• WHAT IS BEING ASKED
Please rewrite the items from the line with "What is the distance from" up to and including the line with "Answer: pixel 594", putting "viewer" wherever "camera" appears and leaving everything else unchanged.

-------- DATASET ROWS --------

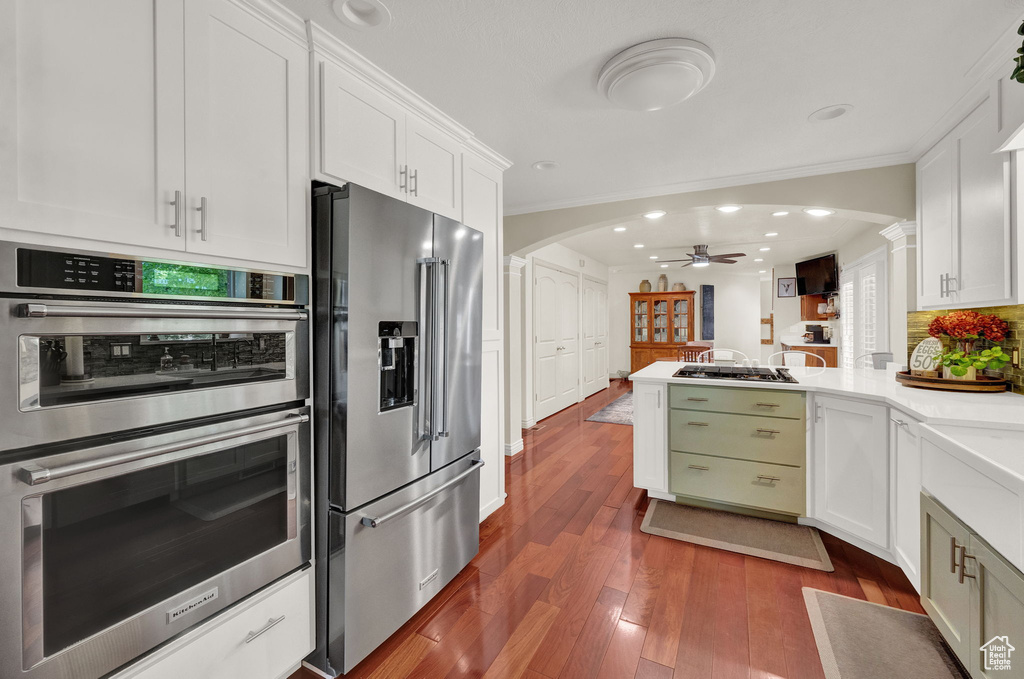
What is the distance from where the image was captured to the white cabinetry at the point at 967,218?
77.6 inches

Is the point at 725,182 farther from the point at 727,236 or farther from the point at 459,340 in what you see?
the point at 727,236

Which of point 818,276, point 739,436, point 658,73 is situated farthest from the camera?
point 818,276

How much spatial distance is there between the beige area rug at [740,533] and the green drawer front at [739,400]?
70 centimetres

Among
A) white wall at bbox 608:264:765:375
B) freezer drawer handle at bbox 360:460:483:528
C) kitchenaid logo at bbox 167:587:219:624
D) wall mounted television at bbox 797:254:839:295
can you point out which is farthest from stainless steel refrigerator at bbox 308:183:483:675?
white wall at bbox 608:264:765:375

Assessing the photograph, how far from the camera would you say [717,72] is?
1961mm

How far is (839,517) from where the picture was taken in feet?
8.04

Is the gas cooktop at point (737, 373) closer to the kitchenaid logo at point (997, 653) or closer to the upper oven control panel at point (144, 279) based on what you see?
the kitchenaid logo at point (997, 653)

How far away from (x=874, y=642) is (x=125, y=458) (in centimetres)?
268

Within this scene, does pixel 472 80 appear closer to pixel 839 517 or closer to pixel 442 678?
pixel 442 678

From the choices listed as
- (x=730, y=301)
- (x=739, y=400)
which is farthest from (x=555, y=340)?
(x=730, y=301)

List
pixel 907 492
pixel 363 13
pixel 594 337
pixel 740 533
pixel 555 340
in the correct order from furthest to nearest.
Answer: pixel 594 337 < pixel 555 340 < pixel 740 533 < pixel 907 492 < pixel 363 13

--------
-------- DATASET ROWS --------

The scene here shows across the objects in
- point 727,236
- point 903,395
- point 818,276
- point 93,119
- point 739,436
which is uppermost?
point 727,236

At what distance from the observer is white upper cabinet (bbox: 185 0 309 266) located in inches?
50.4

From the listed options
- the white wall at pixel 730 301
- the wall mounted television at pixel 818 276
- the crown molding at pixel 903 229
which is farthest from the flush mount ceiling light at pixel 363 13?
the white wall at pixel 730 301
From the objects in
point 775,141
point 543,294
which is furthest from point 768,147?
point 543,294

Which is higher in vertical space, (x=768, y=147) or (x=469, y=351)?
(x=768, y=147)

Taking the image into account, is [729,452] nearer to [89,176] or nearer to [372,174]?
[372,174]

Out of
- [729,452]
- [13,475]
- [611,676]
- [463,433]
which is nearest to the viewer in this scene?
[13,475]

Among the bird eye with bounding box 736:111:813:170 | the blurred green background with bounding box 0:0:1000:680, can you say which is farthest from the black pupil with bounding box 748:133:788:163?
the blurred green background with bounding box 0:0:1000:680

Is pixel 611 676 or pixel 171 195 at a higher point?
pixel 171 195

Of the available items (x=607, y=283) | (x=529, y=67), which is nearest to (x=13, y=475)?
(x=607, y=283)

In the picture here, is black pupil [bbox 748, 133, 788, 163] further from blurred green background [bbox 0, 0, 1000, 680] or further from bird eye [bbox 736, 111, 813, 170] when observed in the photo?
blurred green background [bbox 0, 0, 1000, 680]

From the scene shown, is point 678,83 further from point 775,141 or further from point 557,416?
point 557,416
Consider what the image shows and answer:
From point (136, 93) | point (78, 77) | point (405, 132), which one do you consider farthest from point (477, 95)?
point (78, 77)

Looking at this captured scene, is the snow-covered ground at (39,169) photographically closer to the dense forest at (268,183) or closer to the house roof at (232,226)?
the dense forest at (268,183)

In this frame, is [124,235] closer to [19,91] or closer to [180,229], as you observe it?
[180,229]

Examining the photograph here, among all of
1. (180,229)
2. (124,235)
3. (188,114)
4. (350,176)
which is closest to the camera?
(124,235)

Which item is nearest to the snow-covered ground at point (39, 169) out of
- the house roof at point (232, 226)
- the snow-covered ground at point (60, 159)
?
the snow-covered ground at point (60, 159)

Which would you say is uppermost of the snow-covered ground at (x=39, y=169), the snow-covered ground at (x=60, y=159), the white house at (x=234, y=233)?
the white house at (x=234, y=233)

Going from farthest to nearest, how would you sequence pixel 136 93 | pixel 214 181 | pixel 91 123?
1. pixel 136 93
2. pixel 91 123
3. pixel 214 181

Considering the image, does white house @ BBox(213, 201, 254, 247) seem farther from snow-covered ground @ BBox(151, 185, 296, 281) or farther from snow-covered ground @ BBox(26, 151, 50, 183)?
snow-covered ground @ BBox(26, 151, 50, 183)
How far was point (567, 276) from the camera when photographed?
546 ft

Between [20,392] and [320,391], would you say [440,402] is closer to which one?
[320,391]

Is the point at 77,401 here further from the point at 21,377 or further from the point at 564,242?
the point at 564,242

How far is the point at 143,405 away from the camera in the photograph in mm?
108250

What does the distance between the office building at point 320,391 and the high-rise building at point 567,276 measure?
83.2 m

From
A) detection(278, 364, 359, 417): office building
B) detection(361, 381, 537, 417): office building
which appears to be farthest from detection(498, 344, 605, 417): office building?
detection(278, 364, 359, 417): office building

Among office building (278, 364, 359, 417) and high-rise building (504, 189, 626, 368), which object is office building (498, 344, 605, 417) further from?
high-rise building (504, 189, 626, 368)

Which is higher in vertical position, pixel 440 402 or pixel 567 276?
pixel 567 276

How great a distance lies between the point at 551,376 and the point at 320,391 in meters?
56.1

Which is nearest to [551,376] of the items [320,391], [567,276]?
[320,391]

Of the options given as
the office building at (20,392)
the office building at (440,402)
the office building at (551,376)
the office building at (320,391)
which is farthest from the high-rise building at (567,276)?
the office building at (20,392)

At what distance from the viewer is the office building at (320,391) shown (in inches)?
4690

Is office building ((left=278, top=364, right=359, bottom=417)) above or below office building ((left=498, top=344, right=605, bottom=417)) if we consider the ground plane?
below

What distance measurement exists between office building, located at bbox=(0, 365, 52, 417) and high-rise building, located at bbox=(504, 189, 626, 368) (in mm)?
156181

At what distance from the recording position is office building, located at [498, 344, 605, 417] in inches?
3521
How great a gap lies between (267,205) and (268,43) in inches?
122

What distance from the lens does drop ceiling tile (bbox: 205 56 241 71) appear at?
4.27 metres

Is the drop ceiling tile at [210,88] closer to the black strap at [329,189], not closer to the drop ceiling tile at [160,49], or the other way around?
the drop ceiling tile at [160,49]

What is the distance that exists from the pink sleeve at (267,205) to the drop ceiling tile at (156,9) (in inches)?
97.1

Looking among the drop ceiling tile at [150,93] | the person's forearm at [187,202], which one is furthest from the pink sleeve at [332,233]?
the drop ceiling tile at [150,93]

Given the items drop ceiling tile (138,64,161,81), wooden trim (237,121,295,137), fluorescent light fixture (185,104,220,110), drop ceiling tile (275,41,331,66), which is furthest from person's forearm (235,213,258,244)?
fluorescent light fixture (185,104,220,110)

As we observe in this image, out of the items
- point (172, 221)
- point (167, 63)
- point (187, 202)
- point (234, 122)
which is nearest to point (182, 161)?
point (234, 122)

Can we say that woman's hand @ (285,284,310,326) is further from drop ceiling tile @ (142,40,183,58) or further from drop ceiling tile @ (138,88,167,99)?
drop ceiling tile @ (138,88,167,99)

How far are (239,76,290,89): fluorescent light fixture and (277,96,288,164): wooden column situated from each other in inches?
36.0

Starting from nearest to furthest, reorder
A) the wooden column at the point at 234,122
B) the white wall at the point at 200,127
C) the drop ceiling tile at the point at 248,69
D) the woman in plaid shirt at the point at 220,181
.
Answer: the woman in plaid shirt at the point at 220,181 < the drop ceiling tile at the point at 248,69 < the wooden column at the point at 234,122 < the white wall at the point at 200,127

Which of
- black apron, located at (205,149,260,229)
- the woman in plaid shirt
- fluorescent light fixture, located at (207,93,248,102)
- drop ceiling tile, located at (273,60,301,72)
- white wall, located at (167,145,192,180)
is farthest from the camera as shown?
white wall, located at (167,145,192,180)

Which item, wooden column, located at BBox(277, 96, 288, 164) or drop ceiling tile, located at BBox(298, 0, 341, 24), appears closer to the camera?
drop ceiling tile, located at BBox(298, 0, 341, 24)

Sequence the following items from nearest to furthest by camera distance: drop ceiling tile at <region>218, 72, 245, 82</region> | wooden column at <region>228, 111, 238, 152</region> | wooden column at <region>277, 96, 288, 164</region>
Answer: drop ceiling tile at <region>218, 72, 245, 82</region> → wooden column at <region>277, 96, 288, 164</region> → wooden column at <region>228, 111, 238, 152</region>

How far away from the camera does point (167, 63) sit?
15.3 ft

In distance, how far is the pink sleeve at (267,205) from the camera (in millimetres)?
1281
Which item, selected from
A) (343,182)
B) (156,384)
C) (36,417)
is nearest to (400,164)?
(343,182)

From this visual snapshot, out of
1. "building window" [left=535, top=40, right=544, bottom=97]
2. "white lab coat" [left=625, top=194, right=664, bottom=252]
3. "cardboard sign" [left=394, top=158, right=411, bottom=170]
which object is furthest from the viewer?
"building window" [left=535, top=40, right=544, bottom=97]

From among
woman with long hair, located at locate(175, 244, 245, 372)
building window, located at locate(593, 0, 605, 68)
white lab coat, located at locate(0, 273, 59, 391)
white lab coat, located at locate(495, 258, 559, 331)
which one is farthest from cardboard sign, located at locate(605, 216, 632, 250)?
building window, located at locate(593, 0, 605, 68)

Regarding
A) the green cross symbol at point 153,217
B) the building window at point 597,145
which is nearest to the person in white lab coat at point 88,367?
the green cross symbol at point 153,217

--------

• COMPLETE OUTPUT
What is the distance from where the image was captured to the white cabinetry at the point at 967,218?
77.6 inches

Is the point at 725,182 farther from the point at 727,236 or farther from the point at 459,340 in what you see?
the point at 727,236

Which of point 818,276, point 739,436, point 658,73 is situated farthest from the viewer?
point 818,276

How much spatial distance is there between the beige area rug at [740,533] and the green drawer front at [739,400]?
70 centimetres

Among
A) white wall at bbox 608:264:765:375
B) freezer drawer handle at bbox 360:460:483:528
C) kitchenaid logo at bbox 167:587:219:624
D) wall mounted television at bbox 797:254:839:295
can you point out which is farthest from stainless steel refrigerator at bbox 308:183:483:675?
white wall at bbox 608:264:765:375

Assessing the photograph, how far from the viewer would you say [717,72] is?
1961mm

How far is (839,517) from where the picture was taken in feet?
8.04

Is the gas cooktop at point (737, 373) closer to the kitchenaid logo at point (997, 653) or closer to the upper oven control panel at point (144, 279) based on what you see?
the kitchenaid logo at point (997, 653)

How far away from (x=874, y=642) is (x=125, y=458) (in centimetres)?
268

Within this scene, does pixel 472 80 appear closer to pixel 839 517 or closer to pixel 442 678?
pixel 442 678

From the choices listed as
- (x=730, y=301)
- (x=739, y=400)
which is farthest from (x=555, y=340)?
(x=730, y=301)

List
pixel 907 492
pixel 363 13
pixel 594 337
pixel 740 533
pixel 555 340
in the correct order from furthest to nearest.
Answer: pixel 594 337 < pixel 555 340 < pixel 740 533 < pixel 907 492 < pixel 363 13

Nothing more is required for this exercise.